Reputation: 33
I have a dataset in R related to the effective start and end month (duration) of price. Below is an example:
print(df)
Customer Product Price Start_Month End_Month
ABC XYZ 100 Jan Jun
ABC XYZ 150 Jul Dec
I need to write code/function that can expend this table by each month. My expected result is as below:
Customer Product Price Month
ABC XYZ 100 Jan
ABC XYZ 100 Feb
ABC XYZ 100 Mar
ABC XYZ 100 Apr
ABC XYZ 100 May
ABC XYZ 100 Jun
ABC XYZ 150 Jul
ABC XYZ 150 Aug
ABC XYZ 150 Sep
ABC XYZ 150 Oct
ABC XYZ 150 Nov
ABC XYZ 150 Dec
I couldn't find other similar questions that can help me with my problem.
Upvotes: 2
Views: 167
Reputation: 388947
A tidyverse
approach would be to convert dataframe to long format so that we now have two rows for every one row in original dataframe. Now for every row we use match
to get the index of the month value in start and end month and then using that create a sequence.
library(tidyverse)
df %>%
gather(key, Month, -(1:3)) %>%
group_by_at(1:3) %>%
complete(Month = month.abb[match(Month[1], month.abb):
match(Month[2], month.abb)]) %>%
arrange(Customer, Product, Price, match(Month, month.abb)) %>%
select(-key)
# Customer Product Price Month
# <fct> <fct> <int> <chr>
# 1 ABC XYZ 100 Jan
# 2 ABC XYZ 100 Feb
# 3 ABC XYZ 100 Mar
# 4 ABC XYZ 100 Apr
# 5 ABC XYZ 100 May
# 6 ABC XYZ 100 Jun
# 7 ABC XYZ 150 Jul
# 8 ABC XYZ 150 Aug
# 9 ABC XYZ 150 Sep
#10 ABC XYZ 150 Oct
#11 ABC XYZ 150 Nov
#12 ABC XYZ 150 Dec
Or another option using map2
df %>%
mutate(Month = map2(Start_Month, End_Month,
~month.abb[match(.x, month.abb) : match(.y, month.abb)])) %>%
unnest() %>%
select(-Start_Month, -End_Month)
which in base R would be using Map
do.call(rbind, Map(function(x, y, z) cbind(df[z,],
Month = month.abb[match(x, month.abb) : match(y, month.abb)]),
df$Start_Month, df$End_Month, seq_len(nrow(df))))

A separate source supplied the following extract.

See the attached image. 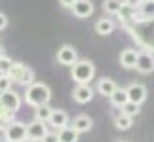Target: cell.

Here, we exploit the inbuilt month.abb
vector to get the sequence
month.abb
# [1] "Jan" "Feb" "Mar" "Apr" "May" "Jun" "Jul" "Aug" "Sep" "Oct" "Nov" "Dec"
Upvotes: 3
Reputation: 4480
Using base r:
do.call(rbind,lapply(1:nrow(df),
function(x) {
cbind(df[x],
data.frame(Months=
month.abb[which(month.abb==df[x]$Start_Month):
which(month.abb==df[x]$End_Month)]))
}))
Upvotes: 1